Evitare di sovraccaricare l’automobile, perché durante la frenata viene chiesto uno sforzo maggiore e ciò contribuisce ad aumentare i consumi. Per cui sarebbe opportuno liberarsi di tutti pesi inutili, specie se si deve compiere un tratto di strada che richiede diverse frenate. A velocità costante, invece, il sovraccarico non varia di molto i consumi.

Comprare un’auto a motore ibrido potrebbe essere una soluzione strutturale al problema dei consumi. Esso aziona, infatti, durante le frenate il motore elettrico, trasformando l’energia cinetica in elettricità, che verrà così consumata insieme al carburante.

Infine, potrebbe sembrare quasi provocatorio, ma il metodo migliore per risparmiare carburante è di non utilizzare l’auto, tranne che non sia strettamente necessario. Ci sono diverse alternative, quali i mezzi pubblici come autobus, tram, treni, metropolitana, la bici o spesso è noto come noi italiani utilizziamo un mezzo anche per muoverci per distanze relativamente brevi e che potrebbero essere coperte anche a piedi. Dunque, meno auto e più mezzi alternativi, a partire dalla bici.

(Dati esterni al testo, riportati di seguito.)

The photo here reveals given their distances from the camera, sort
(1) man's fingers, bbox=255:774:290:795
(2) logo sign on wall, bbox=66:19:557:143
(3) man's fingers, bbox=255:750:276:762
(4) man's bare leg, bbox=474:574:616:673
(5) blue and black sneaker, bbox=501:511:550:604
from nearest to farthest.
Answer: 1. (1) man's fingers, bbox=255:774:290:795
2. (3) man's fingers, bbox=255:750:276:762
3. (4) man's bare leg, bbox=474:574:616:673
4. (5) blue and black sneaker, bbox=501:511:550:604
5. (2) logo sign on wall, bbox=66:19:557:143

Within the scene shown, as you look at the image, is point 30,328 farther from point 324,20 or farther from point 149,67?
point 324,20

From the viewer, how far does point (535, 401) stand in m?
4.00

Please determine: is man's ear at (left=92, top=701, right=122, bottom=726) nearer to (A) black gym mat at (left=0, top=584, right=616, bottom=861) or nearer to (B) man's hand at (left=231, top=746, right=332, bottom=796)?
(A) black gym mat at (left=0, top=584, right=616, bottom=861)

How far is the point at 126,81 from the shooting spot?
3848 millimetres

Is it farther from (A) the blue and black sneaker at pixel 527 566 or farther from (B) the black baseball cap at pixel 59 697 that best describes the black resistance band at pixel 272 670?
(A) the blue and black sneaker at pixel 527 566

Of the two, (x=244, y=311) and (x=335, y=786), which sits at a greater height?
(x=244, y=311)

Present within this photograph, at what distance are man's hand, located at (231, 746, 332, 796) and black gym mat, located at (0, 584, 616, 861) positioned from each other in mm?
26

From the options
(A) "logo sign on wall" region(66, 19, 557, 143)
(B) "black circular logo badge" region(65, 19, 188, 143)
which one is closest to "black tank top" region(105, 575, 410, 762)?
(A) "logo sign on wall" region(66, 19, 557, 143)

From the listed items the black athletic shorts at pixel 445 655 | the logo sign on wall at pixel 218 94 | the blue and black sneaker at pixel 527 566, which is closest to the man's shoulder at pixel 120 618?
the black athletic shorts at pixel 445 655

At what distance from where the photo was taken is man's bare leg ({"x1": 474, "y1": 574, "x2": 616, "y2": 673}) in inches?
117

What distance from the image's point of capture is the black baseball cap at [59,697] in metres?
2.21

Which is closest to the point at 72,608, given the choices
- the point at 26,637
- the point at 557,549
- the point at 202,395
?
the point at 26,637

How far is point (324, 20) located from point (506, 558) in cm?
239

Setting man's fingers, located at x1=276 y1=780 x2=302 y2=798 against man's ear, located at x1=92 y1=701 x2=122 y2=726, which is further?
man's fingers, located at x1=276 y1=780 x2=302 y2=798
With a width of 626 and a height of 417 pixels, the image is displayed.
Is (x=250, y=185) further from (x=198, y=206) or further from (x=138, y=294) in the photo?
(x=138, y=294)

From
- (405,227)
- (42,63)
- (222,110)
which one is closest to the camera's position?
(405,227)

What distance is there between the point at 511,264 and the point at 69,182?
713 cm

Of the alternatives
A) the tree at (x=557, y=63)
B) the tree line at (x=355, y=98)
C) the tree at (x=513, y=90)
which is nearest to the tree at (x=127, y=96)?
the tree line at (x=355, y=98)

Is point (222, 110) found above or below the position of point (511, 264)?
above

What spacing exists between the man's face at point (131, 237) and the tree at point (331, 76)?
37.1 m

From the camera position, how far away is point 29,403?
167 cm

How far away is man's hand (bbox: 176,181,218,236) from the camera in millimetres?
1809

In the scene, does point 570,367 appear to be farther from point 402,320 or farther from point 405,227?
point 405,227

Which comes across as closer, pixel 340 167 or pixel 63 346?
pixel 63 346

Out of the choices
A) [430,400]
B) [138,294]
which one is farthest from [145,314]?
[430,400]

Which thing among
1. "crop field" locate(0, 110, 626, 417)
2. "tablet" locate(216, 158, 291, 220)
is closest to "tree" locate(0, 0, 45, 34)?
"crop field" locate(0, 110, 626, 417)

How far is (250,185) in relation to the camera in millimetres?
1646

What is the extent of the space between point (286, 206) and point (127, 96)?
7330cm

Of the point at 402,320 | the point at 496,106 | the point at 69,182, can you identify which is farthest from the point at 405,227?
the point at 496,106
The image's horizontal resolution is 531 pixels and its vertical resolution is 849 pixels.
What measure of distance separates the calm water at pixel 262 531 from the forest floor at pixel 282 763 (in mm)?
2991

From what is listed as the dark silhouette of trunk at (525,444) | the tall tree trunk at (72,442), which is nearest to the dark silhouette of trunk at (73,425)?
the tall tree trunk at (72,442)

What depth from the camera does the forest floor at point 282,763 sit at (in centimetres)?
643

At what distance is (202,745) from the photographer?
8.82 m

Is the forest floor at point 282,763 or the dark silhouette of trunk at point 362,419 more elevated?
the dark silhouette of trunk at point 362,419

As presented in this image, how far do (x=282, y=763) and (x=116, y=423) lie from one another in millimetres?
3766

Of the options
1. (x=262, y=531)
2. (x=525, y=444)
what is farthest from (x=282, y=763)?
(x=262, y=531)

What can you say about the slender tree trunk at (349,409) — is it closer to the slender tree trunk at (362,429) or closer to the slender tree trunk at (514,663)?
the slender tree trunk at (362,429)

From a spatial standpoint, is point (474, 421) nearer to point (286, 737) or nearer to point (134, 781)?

Oltre al diverso utilizzo dell’auto, è importante ai fini del risparmio anche una scelta più consapevole della stazione di servizio presso cui fare rifornimento. Sarebbe opportuno non fare benzina presso il primo distributore che si incontra per strada, ma verificare nel tempo quale sia quello più conveniente per le proprie esigenze. A tale proposito, si consiglia di avvalersi sempre della modalità self service, perché si risparmia generalmente di almeno cinque centesimi al litro, rispetto al caso in cui sia il benzinaio a rifornirvi.

Attenti anche alle variazioni del prezzo del carburante nel tempo. Se si registra un trend crescente dei prezzi, allora sarebbe conveniente approfittarne per fare il pieno, visto che nei giorni seguenti si rischia di dovere pagare qualcosa di più per ottenere la stessa quantità di carburante. Viceversa, se si ha un trend decrescente, si potrebbe tentare di aspettare qualche giorno prima di fare rifornimento.

Negli ultimi anni sono sorte in tutta Italia le cosiddette pompe bianche, che sono stazioni di servizio non appartenenti alle note compagnie con marchio famoso e che scontano di solito il prezzo anche di diversi centesimi, rispetto a quelli praticati dalla concorrenza.

In genere, tali distributori si trovano in zone meno trafficate della città, per cui converrebbe farsi un giro oltre le zone  più centrali per verificarne la presenza. In alternativa, si può effettuare una breve ricerca in rete..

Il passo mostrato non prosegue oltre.